(SELECTED TEXT begins)

Small Wars Journal

Turkey’s Triangular Quagmire: A Chronological Analysis

Tue, 05/22/2018 - 12:26am

Turkey’s Triangular Quagmire: A Chronological Analysis

 

Allyson Christy

 

The following assessment emphasises diplomatic posturing and dubious foreign policies that have overlapped with Turkey’s President Recep Tayyip Erdoğan’s incremental authoritarianism. The analysis begins with a review of earlier contexts.

 

Turkey, Kurds, Islamists

 

Early in 2015 the United States-led coalition explicit to attacking Daesh elements in Syria continued, and yet Turkey only eventually contributed efforts for assisting targeting objectives. Counterinsurgency initiatives had not met with clear-cut and consistent support from Ankara. Having denied the United States use of the airbase at Incirlik for launching airstrikes against Daesh, also underscored troubling irresolution. Incirlik, representing 60-plus years of diplomatic and military association, inclusive to auspicious links and agreements with NATO that were especially marked to the Cold War (Bildik 2017), now indicated significant undermining with geopolitical consequences.

(SELECTED TEXT ends)

## WHAT YOU HAVE TO DO
Write out the portion of the article on Turkey that begins at the words "Early in 2015" and stops after "with geopolitical consequences.". The lines after this sentence come from a separate source.

(EXCERPTED DATA begins)

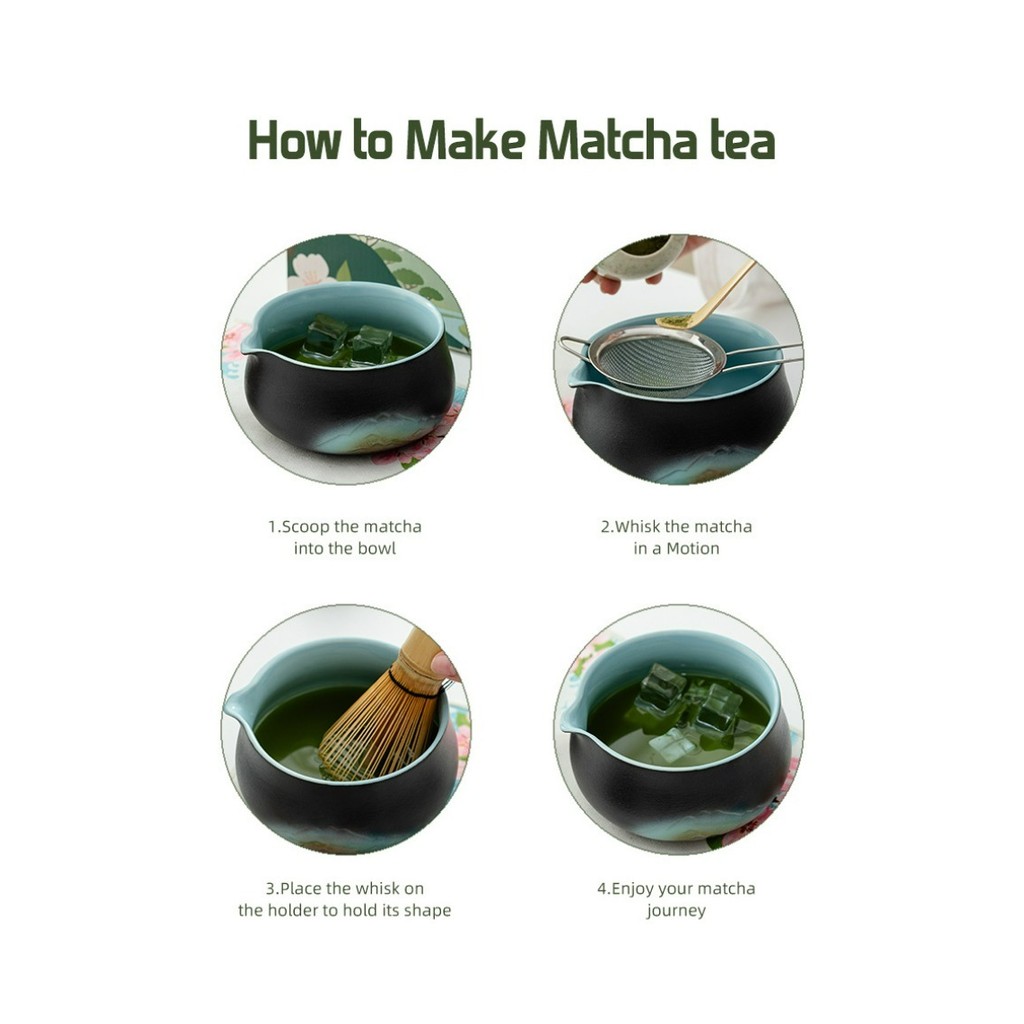 How to Make Matcha tea

1.Scoop the matcha into the bowl

2.Whisk the matcha in a Motion

3.Place the whisk on the holder to hold its shape

4.Enjoy your matcha journey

(EXCERPTED DATA ends)

## SOLUTION TO THIS EXERCISE
Early in 2015 the United States-led coalition explicit to attacking Daesh elements in Syria continued, and yet Turkey only eventually contributed efforts for assisting targeting objectives. Counterinsurgency initiatives had not met with clear-cut and consistent support from Ankara. Having denied the United States use of the airbase at Incirlik for launching airstrikes against Daesh, also underscored troubling irresolution. Incirlik, representing 60-plus years of diplomatic and military association, inclusive to auspicious links and agreements with NATO that were especially marked to the Cold War (Bildik 2017), now indicated significant undermining with geopolitical consequences.